* Entries supplied
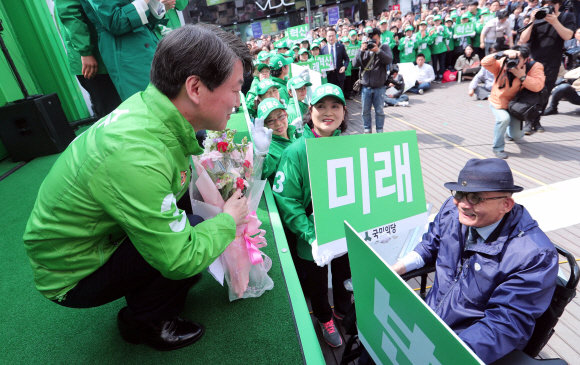 안철수 후보가 18일 오후 대구 동성로 대구백화점 앞에서 유세를 가졌다. 안 후보가 휠체어를 탄 한 노인으로부터 꽃다발을 선물받은 뒤 이야기하고 있다.  강성남 선임기자 snk@seoul.co.kr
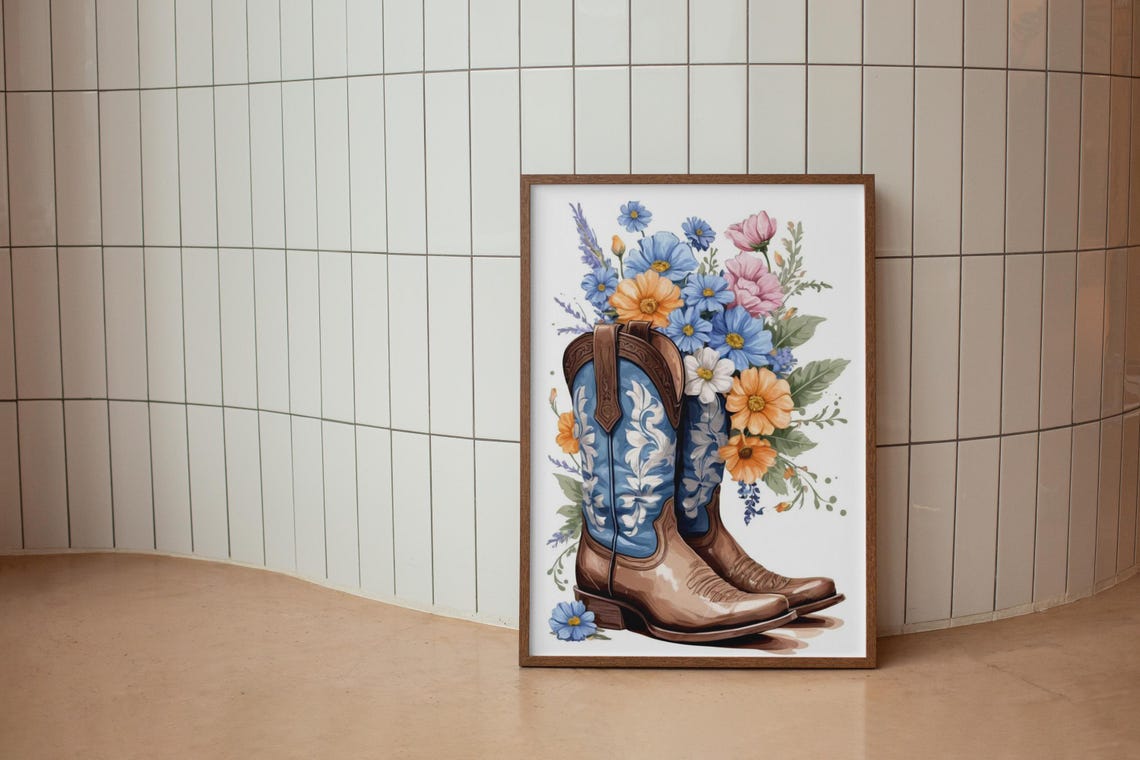 Cowgirl Boots Overflowing with Wildflowers Watercolor Poster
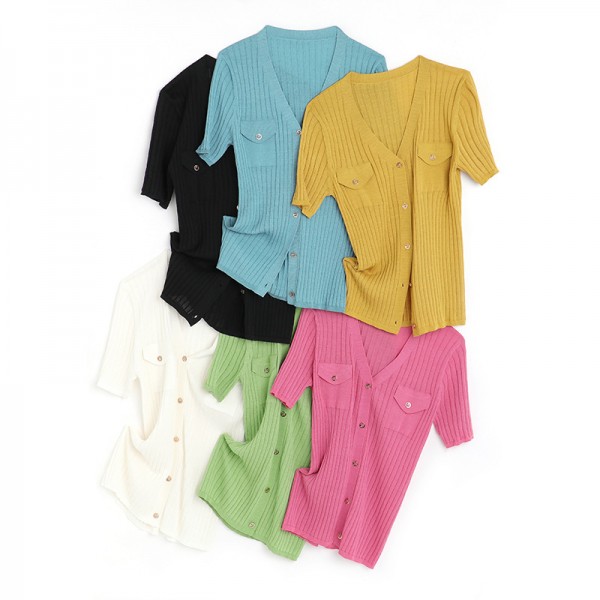 S2006405-2021 spring and summer new French retro top versatile temperament knitted cardigan simple T-shirt lazy 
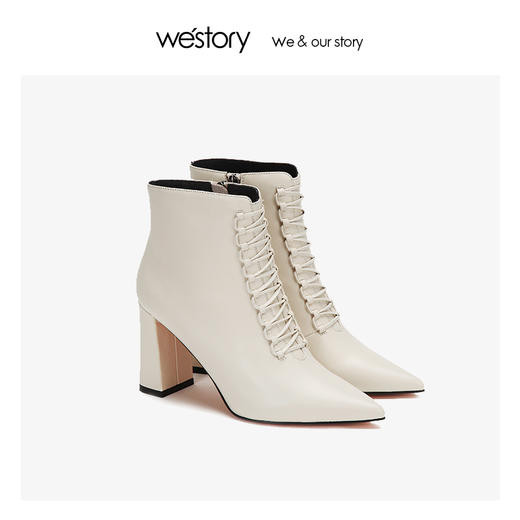 westory商场同款秋冬靴子软皮面粗跟尖头短筒靴子女W284S80561 商品图1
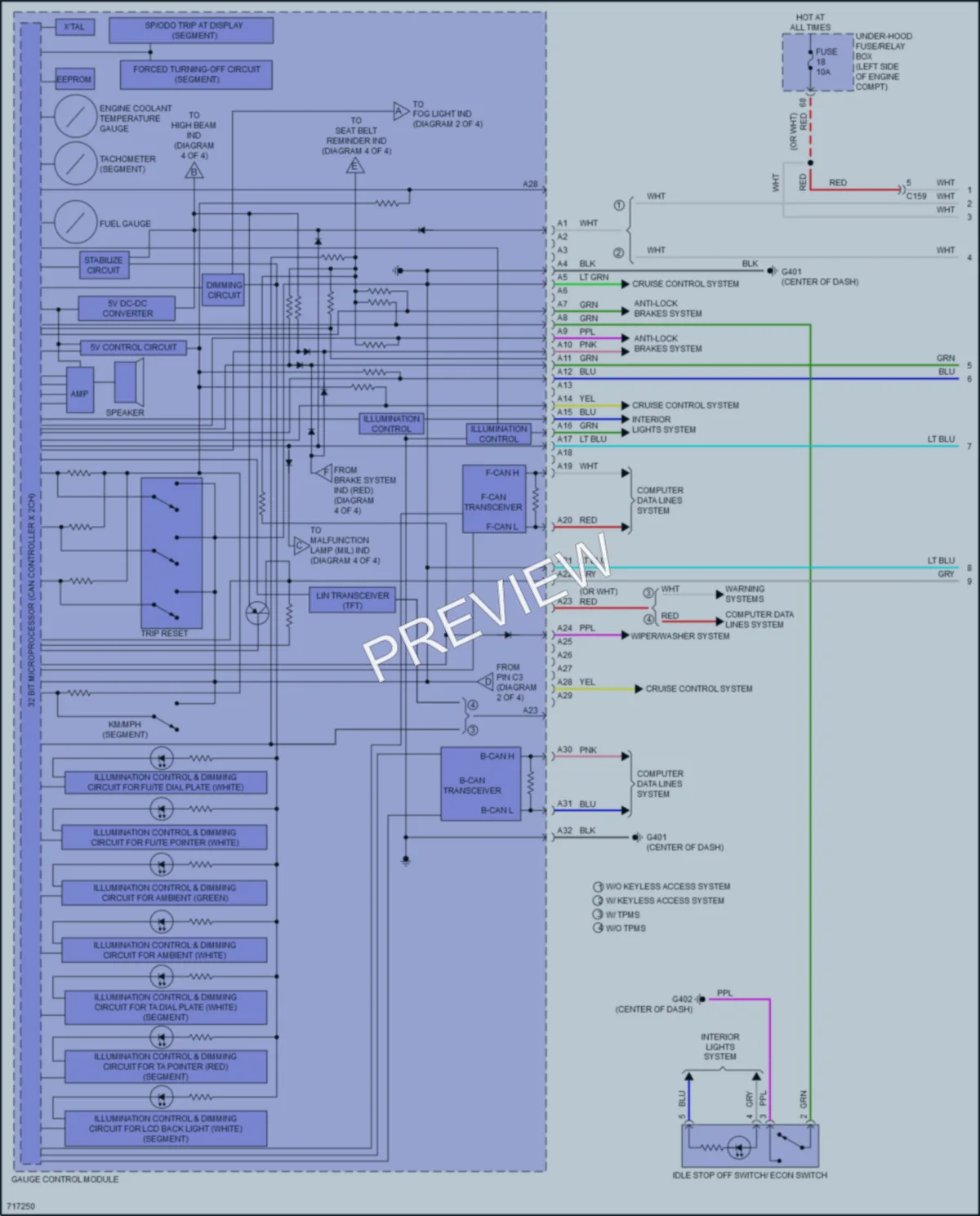 2020 Honda CRV Instrument Cluster wiring diagram preview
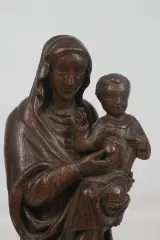 Antiek houten beeld: Maria met kindje Jezus – foto 6 – kavel bij De Kringwinkel, Brecht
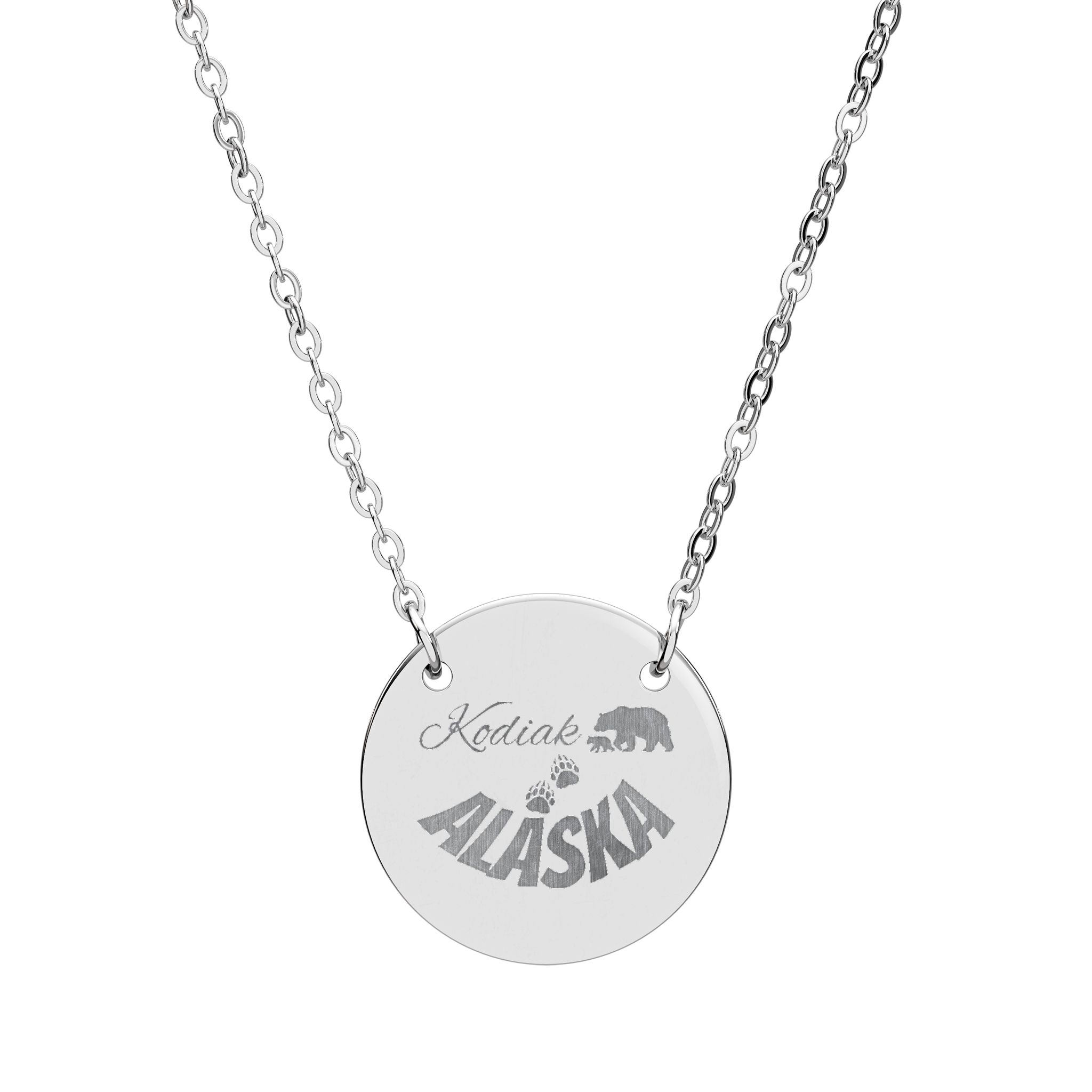 Kodiak, Alaska Engraved Tiny Necklace with Bear Five color options  product thumbnail image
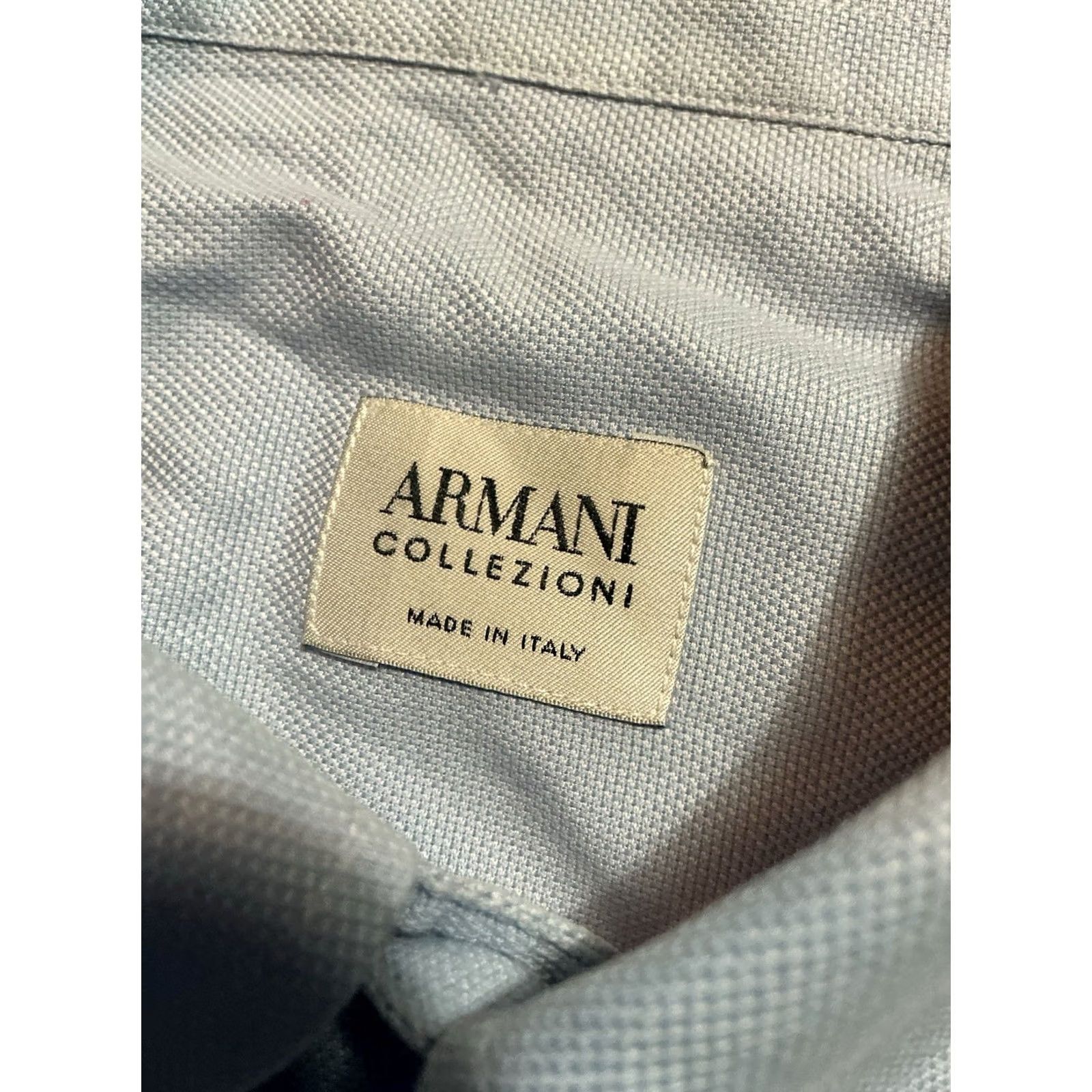 Armani Armani Collezioni Dress Shirt Blue Button Front Pocket XL Mens 16.5/42 Made In Italy Regular Size XXL Size 46R - 5 Thumbnail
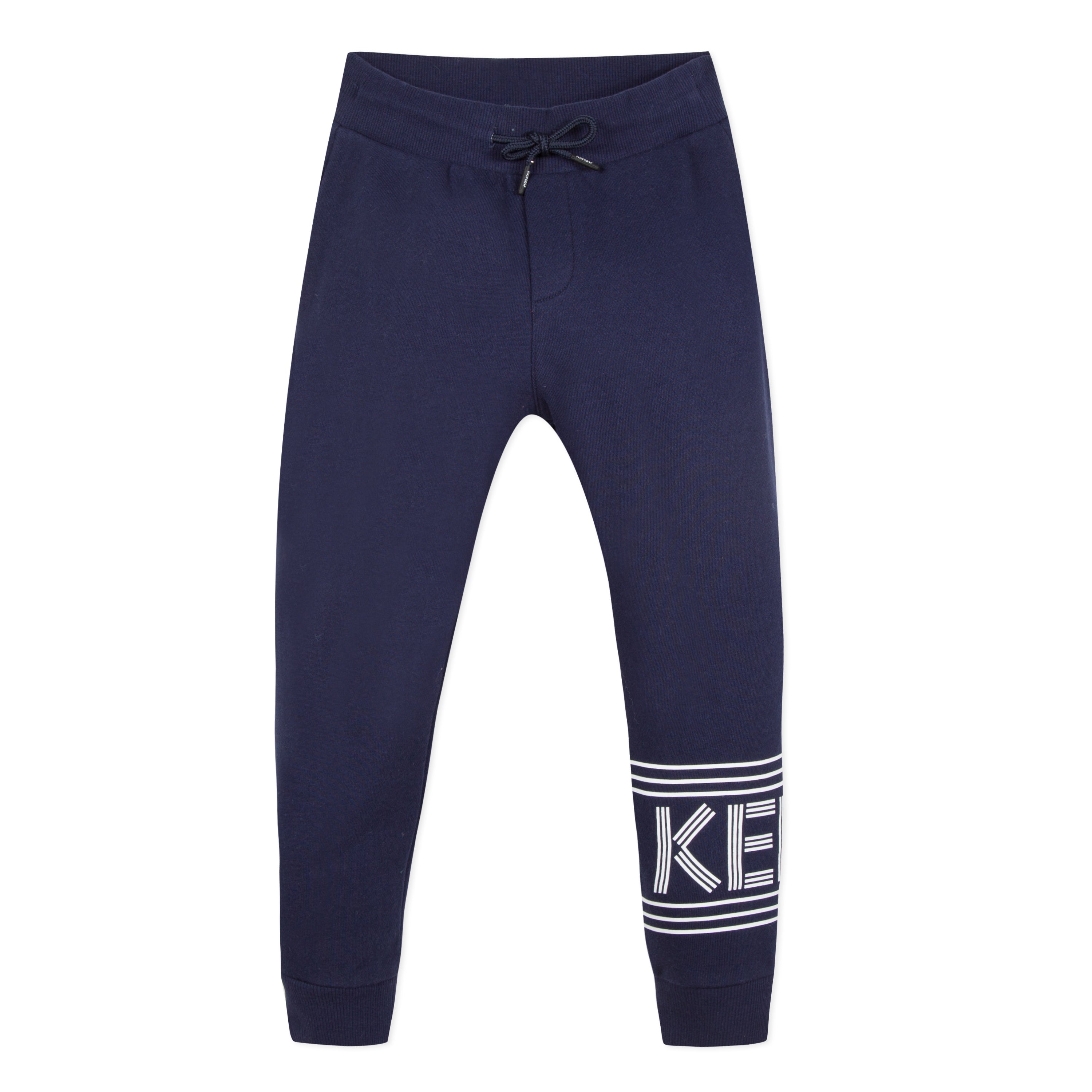Boys Navy Logo Cotton Trousers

* What you will do
Copy the records word for word from the beginning through the line that contains "Cowgirl Boots Overflowing", including that line, and leave out the pictures.

* Answer for the task
 안철수 후보가 18일 오후 대구 동성로 대구백화점 앞에서 유세를 가졌다. 안 후보가 휠체어를 탄 한 노인으로부터 꽃다발을 선물받은 뒤 이야기하고 있다.  강성남 선임기자 snk@seoul.co.kr
 Cowgirl Boots Overflowing with Wildflowers Watercolor Poster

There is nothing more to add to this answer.